Task to complete
Return all entries word for word, but drop any images.

Data supplied
——————————
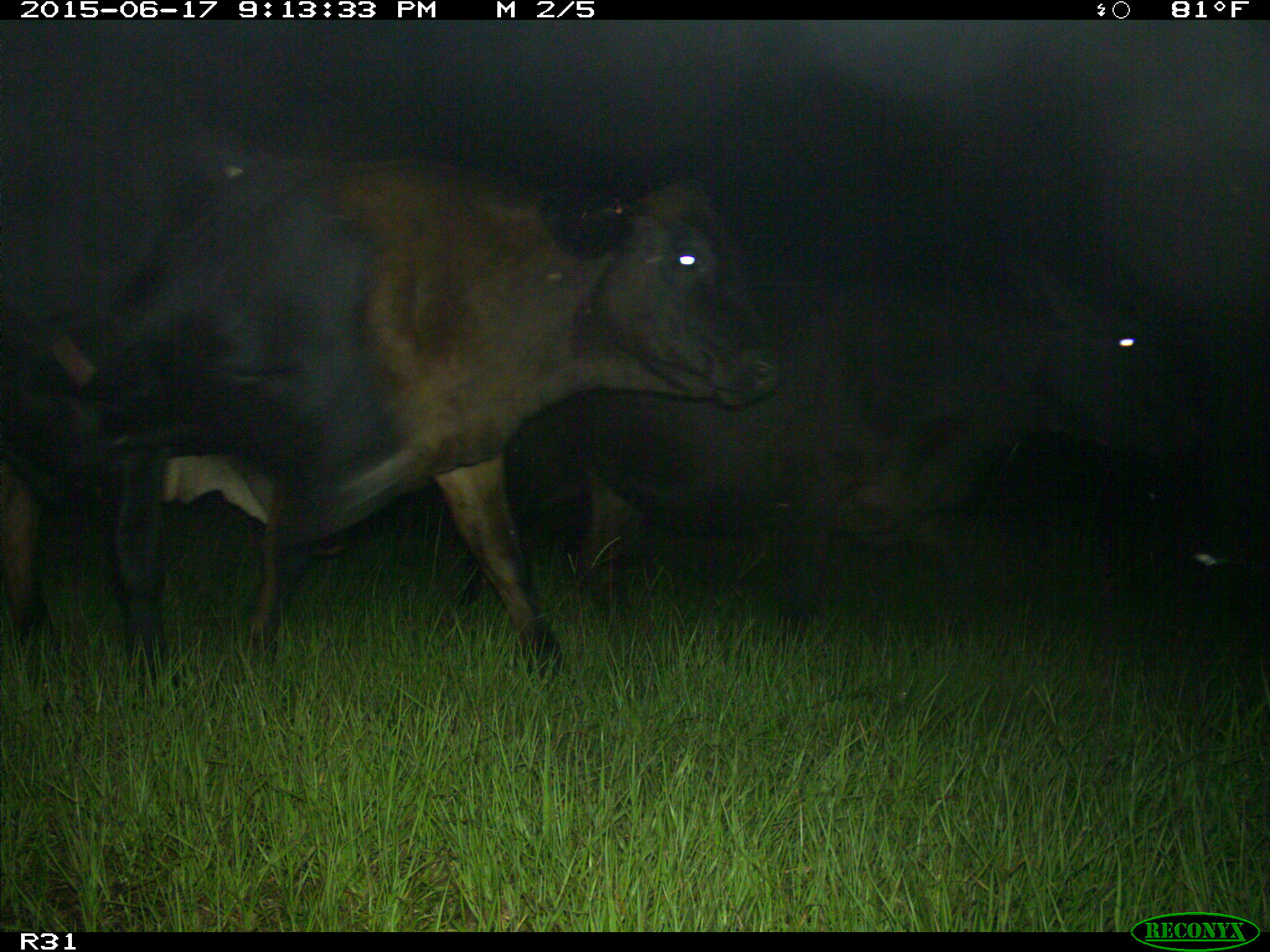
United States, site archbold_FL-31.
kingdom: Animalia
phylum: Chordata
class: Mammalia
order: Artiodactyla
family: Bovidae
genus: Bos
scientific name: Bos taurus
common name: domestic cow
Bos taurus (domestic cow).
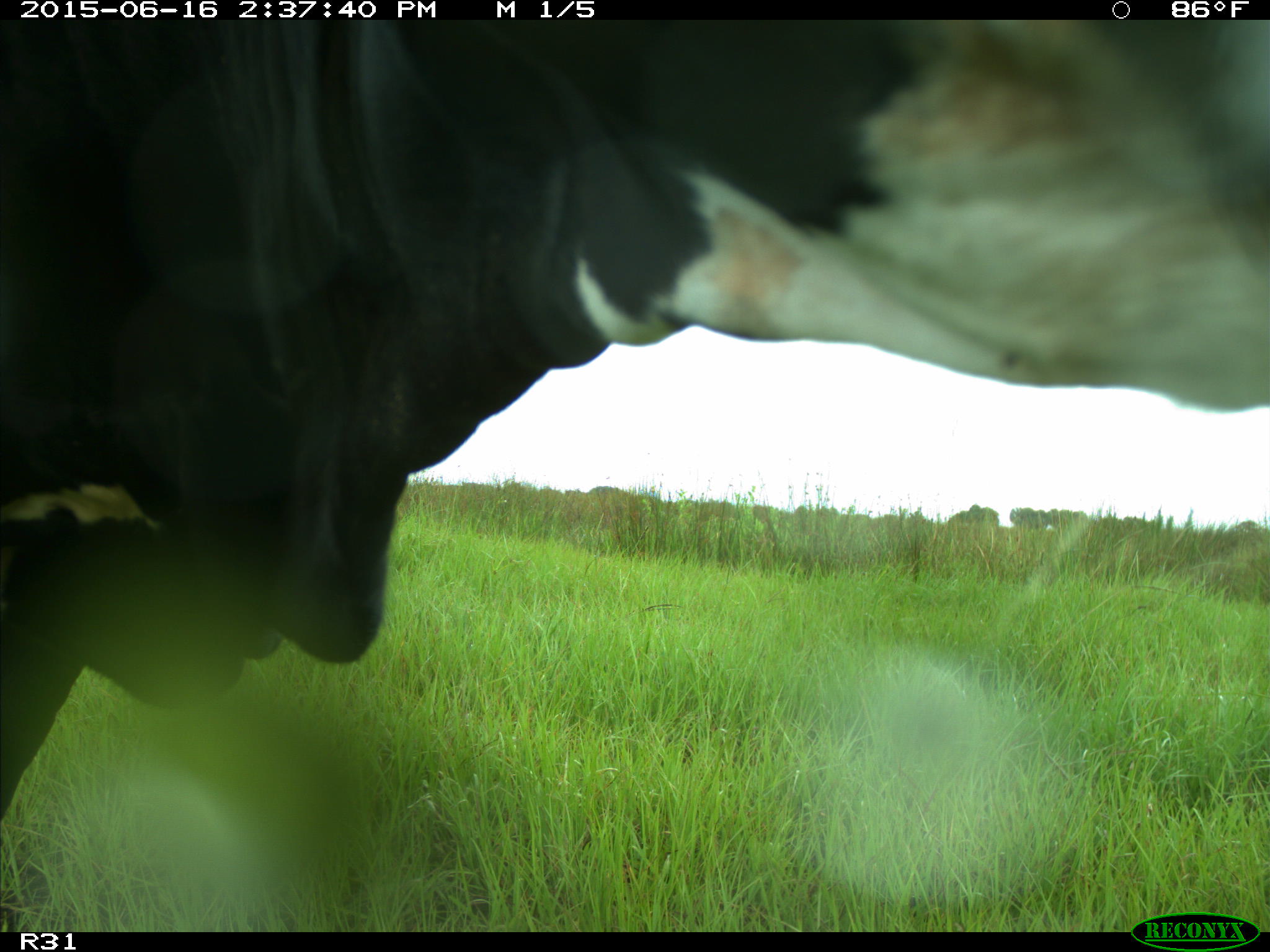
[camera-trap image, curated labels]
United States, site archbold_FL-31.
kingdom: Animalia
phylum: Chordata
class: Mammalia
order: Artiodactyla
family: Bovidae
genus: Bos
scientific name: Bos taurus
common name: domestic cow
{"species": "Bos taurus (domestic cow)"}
——————————
Answer space
United States, site archbold_FL-31.
kingdom: Animalia
phylum: Chordata
class: Mammalia
order: Artiodactyla
family: Bovidae
genus: Bos
scientific name: Bos taurus
common name: domestic cow
Bos taurus (domestic cow).
[camera-trap image, curated labels]
United States, site archbold_FL-31.
kingdom: Animalia
phylum: Chordata
class: Mammalia
order: Artiodactyla
family: Bovidae
genus: Bos
scientific name: Bos taurus
common name: domestic cow
{"species": "Bos taurus (domestic cow)"}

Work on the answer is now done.